This is the second blog in a two-part series on metadata management. Find the first blog here, which explains the role of metadata in unstructured data management. This metadata optimization content was adapted from its original version on Dataversity.
To review, here are the top benefits of metadata (which is data about your data):
- Metadata brings structure to unstructured data, which is critical for search, data mobility, management, and analytics;
- Metadata supplies better insights on your data, such as: top data owners, top file types and sizes, and usage information such as last access date;
- It improves cost savings and decision-making for data storage;
- It supports compliance by tagging regulated or audited data sets;
- Users can find key data sets faster and move them to the right location for AI projects.
Challenges with metadata management
Metadata is massive because the volume and variety of unstructured data – files and objects – are massive and difficult to wrangle. Data is spread across on-premises and edge data centers and clouds and stored in potentially many different systems. To leverage metadata, you first need a process and tools for managing data.
Managing metadata requires both strategy and automation; choosing the best path forward can be difficult when business needs are constantly changing and data types may also be morphing from the collection of new data types such as IoT data, surveillance data, geospatial data and instrument data.
Managing metadata as it grows can also be problematic. Can you have too much? One risk is a decrease in file storage performance. Organizations must consider how to mitigate this; one large enterprise we know switched from tagging metadata at the file level to the directory level. Read more about data tagging with Komprise.
How to optimize metadata for storage insights and savings
While you can benefit from the metadata that your storage systems automatically create, an optimal plan will include curated or refined metadata that adds additional information to your files. Here are some metadata optimization considerations:
- Develop a holistic metadata strategy, which includes rules and guidelines for using, searching for, and customizing metadata. This can ensure that metadata does not get out of control and that it is used appropriately. A strategy may include policies for security and privacy, such as separation of duty. For instance, in a highly regulated business, users can tag the files they have access to, but only certain IT users should be authorized to execute action on the data once tagged. Your strategy should spell out goals and desired outcomes for metadata management. Create a tagging taxonomy and/or metadata catalog so users know when to use what tags.

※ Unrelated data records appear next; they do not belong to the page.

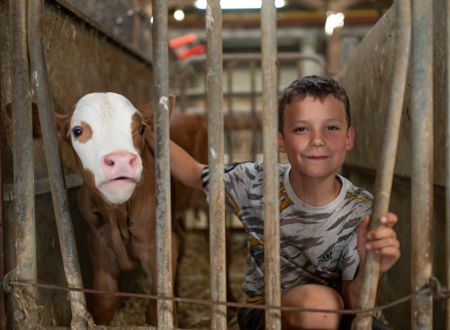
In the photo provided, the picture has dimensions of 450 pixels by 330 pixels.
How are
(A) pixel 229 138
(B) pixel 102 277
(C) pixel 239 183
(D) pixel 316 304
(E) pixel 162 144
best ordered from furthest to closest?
(A) pixel 229 138, (B) pixel 102 277, (C) pixel 239 183, (D) pixel 316 304, (E) pixel 162 144

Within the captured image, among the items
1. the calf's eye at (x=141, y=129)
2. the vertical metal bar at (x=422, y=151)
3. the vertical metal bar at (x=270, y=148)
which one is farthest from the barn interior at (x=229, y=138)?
the calf's eye at (x=141, y=129)

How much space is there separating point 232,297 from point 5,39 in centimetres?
214

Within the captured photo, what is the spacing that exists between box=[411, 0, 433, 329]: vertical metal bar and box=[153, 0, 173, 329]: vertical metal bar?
69 centimetres

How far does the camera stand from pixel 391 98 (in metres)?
1.37

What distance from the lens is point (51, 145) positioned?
1.57 m

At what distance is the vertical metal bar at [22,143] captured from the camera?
61.3 inches

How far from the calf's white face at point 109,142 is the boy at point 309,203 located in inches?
9.7

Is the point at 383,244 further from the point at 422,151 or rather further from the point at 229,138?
the point at 229,138

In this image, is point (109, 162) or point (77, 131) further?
point (77, 131)

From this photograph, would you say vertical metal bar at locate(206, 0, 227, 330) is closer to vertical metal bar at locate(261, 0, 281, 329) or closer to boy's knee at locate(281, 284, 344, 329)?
vertical metal bar at locate(261, 0, 281, 329)

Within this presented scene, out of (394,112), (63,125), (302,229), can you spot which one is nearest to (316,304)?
(302,229)

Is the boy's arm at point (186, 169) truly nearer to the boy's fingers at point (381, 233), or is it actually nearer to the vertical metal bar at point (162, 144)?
the vertical metal bar at point (162, 144)

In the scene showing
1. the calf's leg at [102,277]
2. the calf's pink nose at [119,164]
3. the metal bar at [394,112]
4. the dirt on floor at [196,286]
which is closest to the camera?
the metal bar at [394,112]

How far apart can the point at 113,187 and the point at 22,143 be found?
0.35 meters
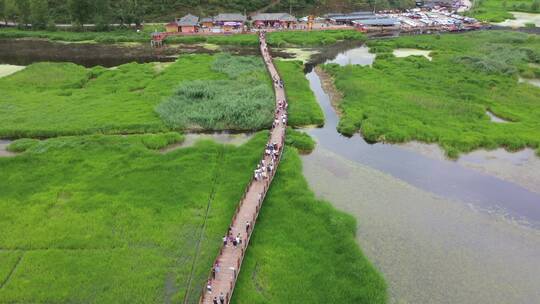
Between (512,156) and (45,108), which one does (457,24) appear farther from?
(45,108)

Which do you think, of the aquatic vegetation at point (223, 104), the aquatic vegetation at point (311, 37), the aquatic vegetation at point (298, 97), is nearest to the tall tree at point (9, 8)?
the aquatic vegetation at point (311, 37)

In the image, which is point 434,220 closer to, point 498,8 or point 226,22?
point 226,22

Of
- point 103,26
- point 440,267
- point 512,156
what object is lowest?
point 440,267

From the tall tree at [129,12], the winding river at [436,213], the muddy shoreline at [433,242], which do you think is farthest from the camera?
the tall tree at [129,12]

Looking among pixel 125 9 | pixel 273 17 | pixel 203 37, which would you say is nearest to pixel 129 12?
pixel 125 9

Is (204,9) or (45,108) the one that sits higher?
(204,9)

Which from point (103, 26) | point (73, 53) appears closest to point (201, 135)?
point (73, 53)

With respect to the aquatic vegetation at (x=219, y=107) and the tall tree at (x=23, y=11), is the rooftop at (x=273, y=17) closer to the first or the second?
the aquatic vegetation at (x=219, y=107)
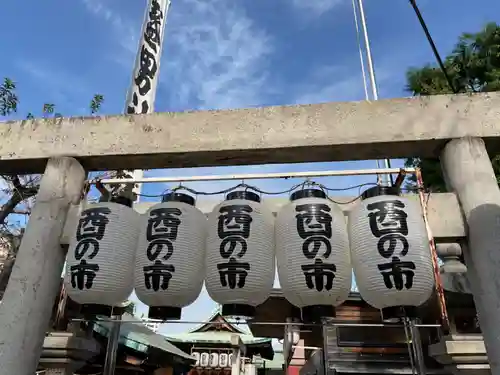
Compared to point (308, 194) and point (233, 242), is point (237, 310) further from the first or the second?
point (308, 194)

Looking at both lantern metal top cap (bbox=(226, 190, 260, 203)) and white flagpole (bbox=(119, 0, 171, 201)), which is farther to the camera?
white flagpole (bbox=(119, 0, 171, 201))

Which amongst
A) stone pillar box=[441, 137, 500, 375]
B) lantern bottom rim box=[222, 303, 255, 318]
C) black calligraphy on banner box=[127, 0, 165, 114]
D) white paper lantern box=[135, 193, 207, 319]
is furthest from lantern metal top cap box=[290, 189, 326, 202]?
black calligraphy on banner box=[127, 0, 165, 114]

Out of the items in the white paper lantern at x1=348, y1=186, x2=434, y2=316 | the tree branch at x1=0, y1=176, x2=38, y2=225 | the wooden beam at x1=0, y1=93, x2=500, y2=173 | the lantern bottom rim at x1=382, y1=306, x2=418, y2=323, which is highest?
the tree branch at x1=0, y1=176, x2=38, y2=225

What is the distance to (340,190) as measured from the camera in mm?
4684

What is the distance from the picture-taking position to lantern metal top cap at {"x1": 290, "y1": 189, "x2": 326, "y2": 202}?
3.91m

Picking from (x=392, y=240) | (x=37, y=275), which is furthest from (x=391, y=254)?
(x=37, y=275)

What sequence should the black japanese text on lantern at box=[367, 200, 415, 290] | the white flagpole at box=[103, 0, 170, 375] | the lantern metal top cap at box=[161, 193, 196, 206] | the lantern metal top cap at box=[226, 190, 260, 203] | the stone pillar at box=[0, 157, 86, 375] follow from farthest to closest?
the white flagpole at box=[103, 0, 170, 375], the lantern metal top cap at box=[161, 193, 196, 206], the lantern metal top cap at box=[226, 190, 260, 203], the stone pillar at box=[0, 157, 86, 375], the black japanese text on lantern at box=[367, 200, 415, 290]

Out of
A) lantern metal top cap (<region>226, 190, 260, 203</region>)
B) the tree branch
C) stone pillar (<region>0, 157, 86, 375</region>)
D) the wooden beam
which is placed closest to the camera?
stone pillar (<region>0, 157, 86, 375</region>)

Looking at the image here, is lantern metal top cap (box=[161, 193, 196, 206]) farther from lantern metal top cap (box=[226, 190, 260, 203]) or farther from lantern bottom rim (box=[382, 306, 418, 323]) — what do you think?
lantern bottom rim (box=[382, 306, 418, 323])

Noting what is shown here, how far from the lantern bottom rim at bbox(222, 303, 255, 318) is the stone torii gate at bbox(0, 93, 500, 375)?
5.90ft

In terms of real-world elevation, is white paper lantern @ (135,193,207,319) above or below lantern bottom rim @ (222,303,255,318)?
above

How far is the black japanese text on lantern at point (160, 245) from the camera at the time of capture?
11.8ft

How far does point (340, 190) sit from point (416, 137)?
101 centimetres

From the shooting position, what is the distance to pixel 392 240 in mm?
3496
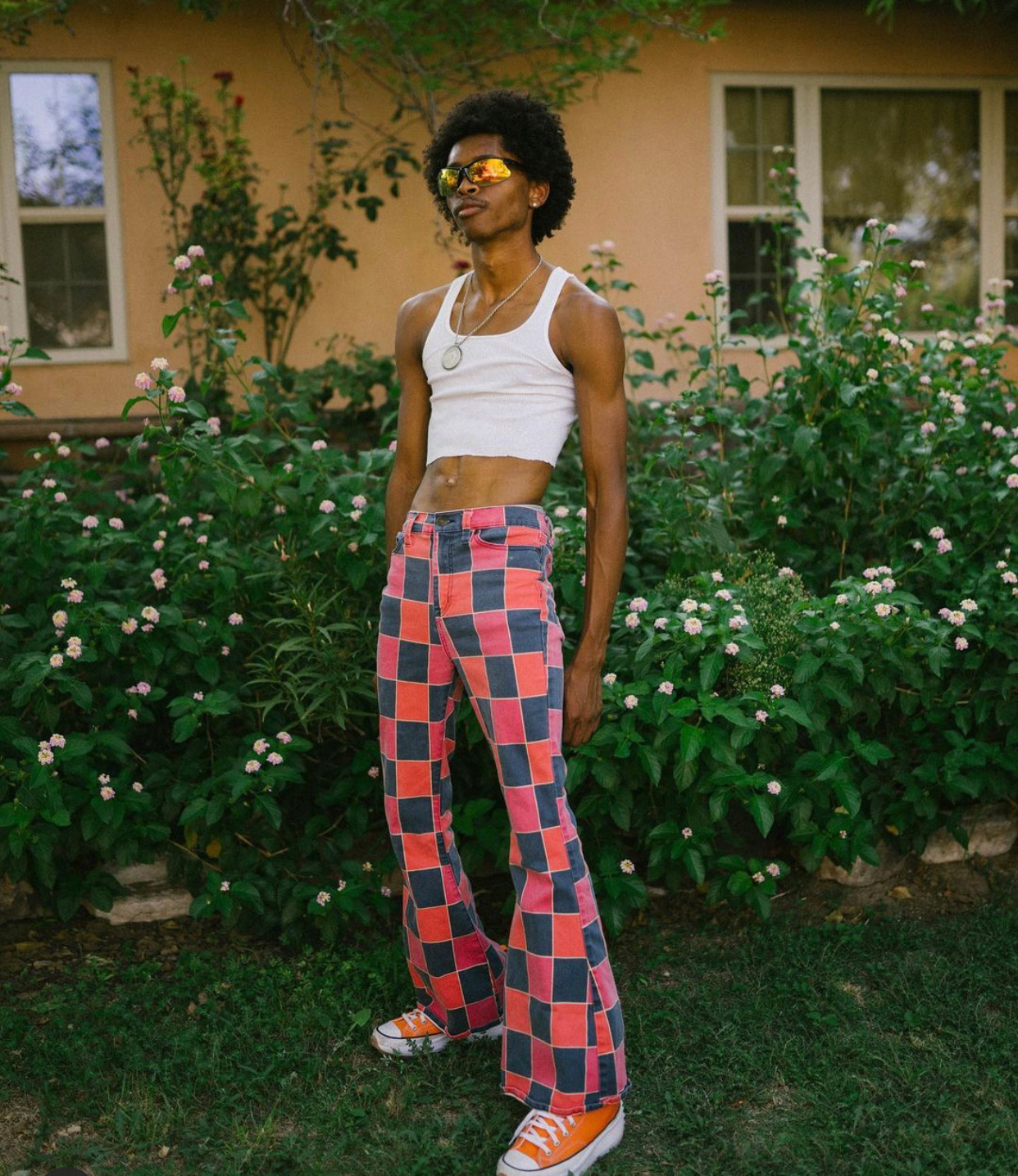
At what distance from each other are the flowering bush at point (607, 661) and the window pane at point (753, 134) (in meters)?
4.10

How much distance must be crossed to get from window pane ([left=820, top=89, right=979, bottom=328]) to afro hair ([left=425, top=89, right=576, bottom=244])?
580cm

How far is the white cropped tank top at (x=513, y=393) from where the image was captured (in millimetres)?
2504

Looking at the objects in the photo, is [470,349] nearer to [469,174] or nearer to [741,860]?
[469,174]

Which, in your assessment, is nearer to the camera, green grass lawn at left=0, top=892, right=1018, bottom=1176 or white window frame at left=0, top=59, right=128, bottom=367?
green grass lawn at left=0, top=892, right=1018, bottom=1176

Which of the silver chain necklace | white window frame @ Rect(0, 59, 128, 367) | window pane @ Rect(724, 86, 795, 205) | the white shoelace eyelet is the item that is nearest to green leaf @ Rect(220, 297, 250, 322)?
the silver chain necklace

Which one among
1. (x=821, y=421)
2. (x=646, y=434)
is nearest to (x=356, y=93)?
(x=646, y=434)

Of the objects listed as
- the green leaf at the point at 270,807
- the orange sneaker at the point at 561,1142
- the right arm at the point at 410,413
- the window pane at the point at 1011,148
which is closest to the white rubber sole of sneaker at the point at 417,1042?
the orange sneaker at the point at 561,1142

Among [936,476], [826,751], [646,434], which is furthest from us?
[646,434]

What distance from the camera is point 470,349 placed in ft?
8.40

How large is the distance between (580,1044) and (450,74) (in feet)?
19.5

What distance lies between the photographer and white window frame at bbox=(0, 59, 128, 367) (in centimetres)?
692

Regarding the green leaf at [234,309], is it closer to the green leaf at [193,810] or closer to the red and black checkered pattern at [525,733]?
the red and black checkered pattern at [525,733]

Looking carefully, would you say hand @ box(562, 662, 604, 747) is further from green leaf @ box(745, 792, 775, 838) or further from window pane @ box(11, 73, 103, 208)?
window pane @ box(11, 73, 103, 208)

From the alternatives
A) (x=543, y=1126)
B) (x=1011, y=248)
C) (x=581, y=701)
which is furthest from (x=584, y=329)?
(x=1011, y=248)
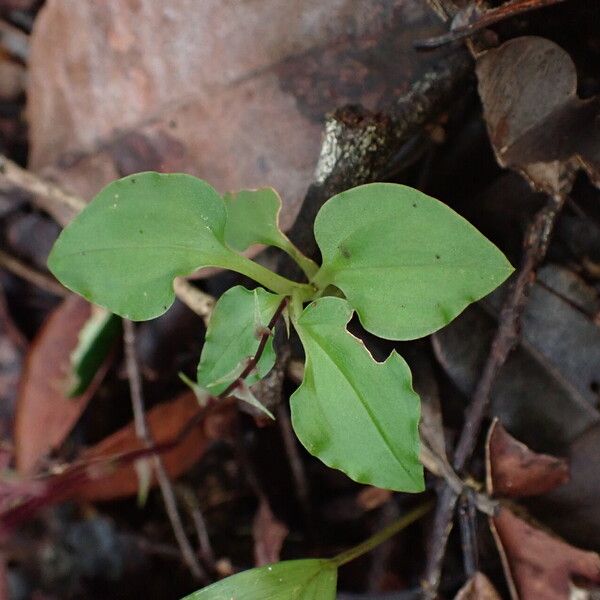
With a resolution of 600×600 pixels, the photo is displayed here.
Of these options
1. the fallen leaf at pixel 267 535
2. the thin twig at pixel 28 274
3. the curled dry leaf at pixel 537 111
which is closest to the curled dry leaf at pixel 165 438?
the fallen leaf at pixel 267 535

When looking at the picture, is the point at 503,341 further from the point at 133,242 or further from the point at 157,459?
the point at 157,459

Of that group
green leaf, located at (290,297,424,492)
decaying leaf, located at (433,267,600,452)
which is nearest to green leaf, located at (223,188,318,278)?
green leaf, located at (290,297,424,492)

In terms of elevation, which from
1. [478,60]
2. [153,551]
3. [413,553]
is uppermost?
[478,60]

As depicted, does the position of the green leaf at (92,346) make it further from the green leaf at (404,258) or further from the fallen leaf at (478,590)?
the fallen leaf at (478,590)

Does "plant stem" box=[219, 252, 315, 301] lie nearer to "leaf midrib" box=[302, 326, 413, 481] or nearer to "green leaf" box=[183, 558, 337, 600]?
"leaf midrib" box=[302, 326, 413, 481]

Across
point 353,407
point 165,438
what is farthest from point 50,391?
point 353,407

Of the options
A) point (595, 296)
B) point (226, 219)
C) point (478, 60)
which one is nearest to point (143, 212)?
point (226, 219)

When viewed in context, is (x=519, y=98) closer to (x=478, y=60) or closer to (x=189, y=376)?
(x=478, y=60)
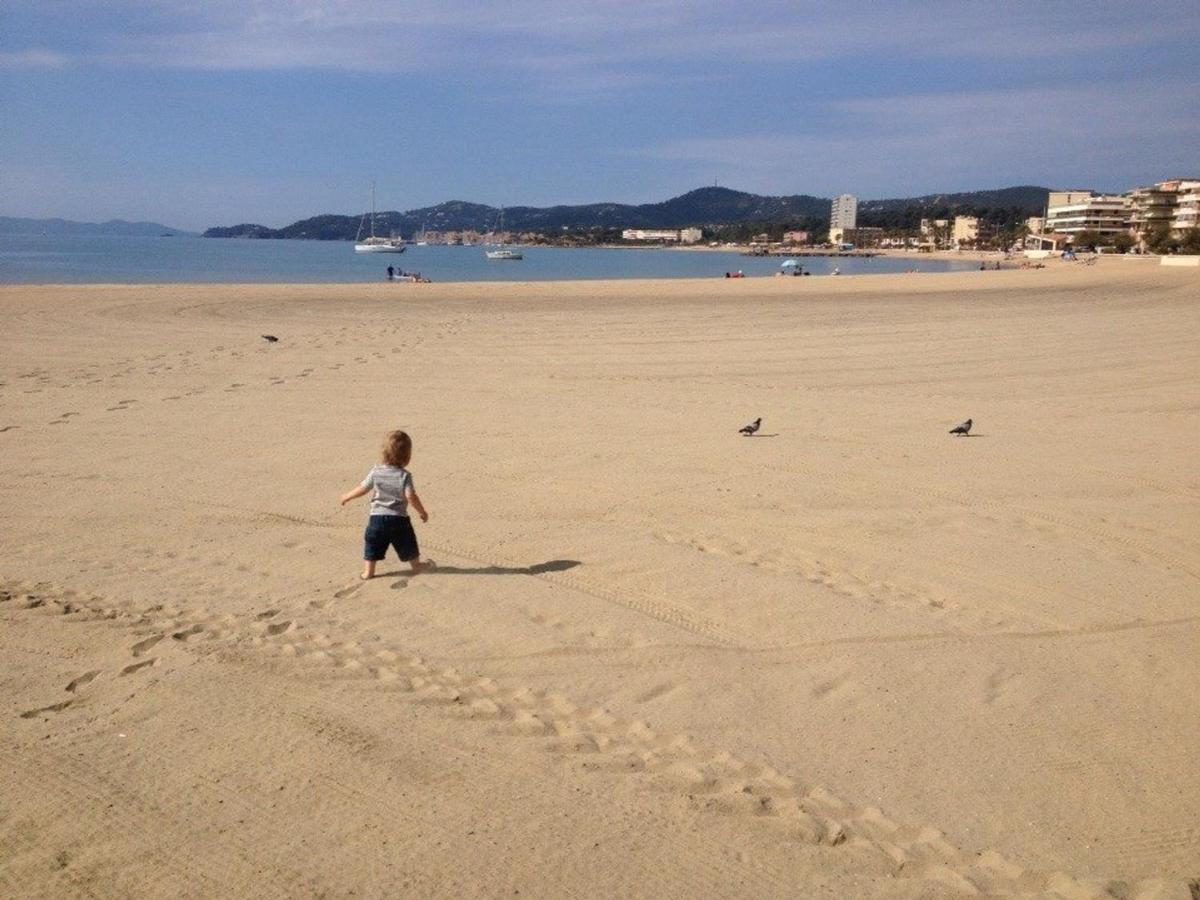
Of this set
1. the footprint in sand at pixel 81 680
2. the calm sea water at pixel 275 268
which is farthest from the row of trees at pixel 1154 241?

- Decide on directory-/folder-level tagging versus file-level tagging. The former is easier to manage, as it reduces the number of tags you must create, track, store, and manage. For instance, you can collect all files related to one program within an integrated marketing campaign into a directory and use an unstructured data management system to automatically tag it as such. However, be diligent on directory contents to ensure that no errant files have landed in the directory and are now being inappropriately tagged.
- Enrich metadata with custom tagging: There are many use cases, from legal to research to marketing to product development, where it’s useful to add additional metadata tags to files. For example, a biotech company running an experiment in Munich and one in Palo Alto could create tags for each of those experiments so that later, a researcher wanting to run additional analysis could select the specific files from the specific location that she needs. Metadata enrichment is easiest using unstructured data management software like Komprise. Otherwise, you will need a database to store and track metadata tags and policies and all tagging is manual. This will require heavy manhours so consider if you have the staff to do it.
- Collaborate with data stakeholders: IT and storage managers don’t typically have insight on the data, but rather managing storage and file access. IT must rely on data scientists and data owners to tag data accurately. You will need a process for collaborative metadata tag management.
- Metadata management automation: It’s highly advisable to use automation where you can, given the volume and variety of metadata today. You can do this with your existing storage solutions, with data governance software such as master data management or data catalog software and/or using unstructured data management solutions. There are caveats: Storage solutions have some metadata features, but these are limited to the files in that system; you’ll need to maintain and integrate multiple metadata processes and tools across all storage. Further, file storage systems do not allow you to add or edit metadata to files. Depending upon your goals, consider a unified solution that looks across all data and metadata to centralize your efforts.
- Use tools that combine queries and tagging: Metadata management tools should not overuse tags and make users generate tags for information already available in metadata. This is cumbersome for users and leads to tag proliferation, tag conflicts, and scaling issues. As well, solutions should provide the ability to build and save queries that combine both standard and extended metadata. This query-plus-tag approach delivers efficient automation, scaling and minimizes manual effort for users.
Final thoughts on metadata optimization
As unstructured data volumes grow, IT and storage managers need to control the chaos and the costs – and that encompasses the metadata. The optimal metadata management and metadata optimization strategy includes close collaboration with business and security teams on data governance and analytics needs, tagging tools to enrich the metadata and automation to analyze and track it. With some effort and the right investment, you can reap the priceless benefits of greater data storage cost savings and long-term value from your mountains of unstructured data and metadata.